Flatpak distributes via repositories. Those are for all intents and
purposes like any old rpm/deb repo a file tree of stuff the client may
or may not want to retrieve. They are very much meant to be
distributed. So, we would have a repo, GNOME would have a repo,
LibreOffice would have a repo and the user (or her distribution) has
to add the relevant repos to their system to gain access to the
applications inside. Ultimately I think distros will have to manage a
sane default pool of repos or this is going to end in tears ;)

Snaps OTOH do not use repos but some "store" which is basically a REST
API provider to do ultimately the same as a repo would do, albeit more
"webby" as it is actually an API and not just a file tree.

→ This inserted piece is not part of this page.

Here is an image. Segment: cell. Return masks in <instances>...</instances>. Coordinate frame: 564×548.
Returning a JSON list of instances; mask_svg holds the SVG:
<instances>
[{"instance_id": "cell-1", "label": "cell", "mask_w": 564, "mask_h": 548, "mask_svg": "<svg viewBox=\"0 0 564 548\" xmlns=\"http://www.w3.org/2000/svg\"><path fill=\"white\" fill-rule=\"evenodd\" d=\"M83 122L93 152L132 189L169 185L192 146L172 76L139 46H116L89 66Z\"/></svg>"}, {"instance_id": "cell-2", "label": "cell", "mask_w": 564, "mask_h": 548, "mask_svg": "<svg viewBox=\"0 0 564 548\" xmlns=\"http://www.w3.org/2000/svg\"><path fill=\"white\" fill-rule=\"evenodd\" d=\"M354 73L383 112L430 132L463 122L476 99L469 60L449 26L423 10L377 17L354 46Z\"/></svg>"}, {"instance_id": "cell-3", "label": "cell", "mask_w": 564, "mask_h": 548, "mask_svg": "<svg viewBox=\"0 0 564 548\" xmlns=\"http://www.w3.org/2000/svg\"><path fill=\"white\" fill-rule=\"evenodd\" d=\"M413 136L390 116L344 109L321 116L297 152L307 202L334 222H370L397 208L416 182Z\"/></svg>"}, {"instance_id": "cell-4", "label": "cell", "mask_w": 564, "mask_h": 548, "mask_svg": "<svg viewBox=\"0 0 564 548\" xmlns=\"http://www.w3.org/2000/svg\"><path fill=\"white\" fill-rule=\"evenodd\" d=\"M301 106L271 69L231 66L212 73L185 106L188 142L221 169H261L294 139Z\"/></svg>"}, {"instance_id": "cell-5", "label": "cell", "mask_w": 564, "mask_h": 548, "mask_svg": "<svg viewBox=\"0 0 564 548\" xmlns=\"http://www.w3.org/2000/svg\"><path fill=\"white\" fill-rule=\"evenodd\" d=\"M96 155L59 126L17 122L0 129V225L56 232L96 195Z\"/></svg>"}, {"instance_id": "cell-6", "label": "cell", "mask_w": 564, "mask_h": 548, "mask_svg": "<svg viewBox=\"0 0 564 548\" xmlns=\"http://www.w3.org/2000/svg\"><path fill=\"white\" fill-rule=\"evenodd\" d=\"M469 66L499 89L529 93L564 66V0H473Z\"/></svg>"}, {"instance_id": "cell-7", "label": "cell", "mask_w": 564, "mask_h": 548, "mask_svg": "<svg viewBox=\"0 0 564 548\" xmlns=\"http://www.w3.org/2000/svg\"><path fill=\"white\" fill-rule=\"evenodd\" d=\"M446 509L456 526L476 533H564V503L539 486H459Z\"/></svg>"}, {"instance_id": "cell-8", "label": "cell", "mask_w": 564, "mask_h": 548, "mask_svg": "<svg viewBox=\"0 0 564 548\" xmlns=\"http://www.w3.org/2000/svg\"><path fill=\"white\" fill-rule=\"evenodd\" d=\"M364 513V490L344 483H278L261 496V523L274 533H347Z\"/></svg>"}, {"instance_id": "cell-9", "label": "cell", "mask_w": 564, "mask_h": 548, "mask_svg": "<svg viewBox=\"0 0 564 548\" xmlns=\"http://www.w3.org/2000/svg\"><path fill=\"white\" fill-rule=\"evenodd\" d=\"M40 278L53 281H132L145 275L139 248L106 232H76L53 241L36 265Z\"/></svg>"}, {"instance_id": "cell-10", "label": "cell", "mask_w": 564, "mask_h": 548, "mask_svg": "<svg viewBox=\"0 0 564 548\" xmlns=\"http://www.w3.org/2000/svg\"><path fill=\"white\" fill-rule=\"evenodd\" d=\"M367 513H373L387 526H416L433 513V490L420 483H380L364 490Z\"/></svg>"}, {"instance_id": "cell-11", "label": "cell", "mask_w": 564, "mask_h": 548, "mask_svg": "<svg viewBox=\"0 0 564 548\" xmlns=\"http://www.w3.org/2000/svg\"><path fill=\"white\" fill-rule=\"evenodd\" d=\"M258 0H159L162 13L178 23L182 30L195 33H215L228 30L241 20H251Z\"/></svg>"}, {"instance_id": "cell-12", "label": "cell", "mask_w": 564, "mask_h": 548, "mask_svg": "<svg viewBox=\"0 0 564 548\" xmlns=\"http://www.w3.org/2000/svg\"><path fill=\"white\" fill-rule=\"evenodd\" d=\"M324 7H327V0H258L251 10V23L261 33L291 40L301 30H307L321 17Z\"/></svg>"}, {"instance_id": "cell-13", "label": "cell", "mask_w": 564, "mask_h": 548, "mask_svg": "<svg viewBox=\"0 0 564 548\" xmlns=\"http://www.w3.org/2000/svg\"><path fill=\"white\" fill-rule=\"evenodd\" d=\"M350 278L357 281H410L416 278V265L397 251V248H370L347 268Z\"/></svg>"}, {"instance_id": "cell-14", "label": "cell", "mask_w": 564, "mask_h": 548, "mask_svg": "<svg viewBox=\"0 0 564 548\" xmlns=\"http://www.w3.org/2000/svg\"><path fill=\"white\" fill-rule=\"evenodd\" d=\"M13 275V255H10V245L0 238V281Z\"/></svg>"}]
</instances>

That by
default doesn't exclude having multiple stores, the snappy team
however sounded a lot like they want to keep it central-entity by
default. Their point being that the user shouldn't have to go to KDE,
GNOME, LO... to get access to their stuff, their stuff should simply
be in a central store that would always be enabled. It's basically the
equivalent of the Google Play store. The ubuntu store API thingy is
apparently free though [1] there also is an example simple
implementation [2]. I think the biggest problem here isn't so much the
stores concept in and of itself, it's that the current snapd only can
use one store at a time, which makes it awkward if a distributor
doesn't want to use the Ubuntu store for whatever reason.

Arguments can be made for either approach. In the end I hope we'll see
a mushed together version. Fully distributed will likely get on
people's nerves and at the same time fully centralized will probably
raise eyebrows WRT trust and control.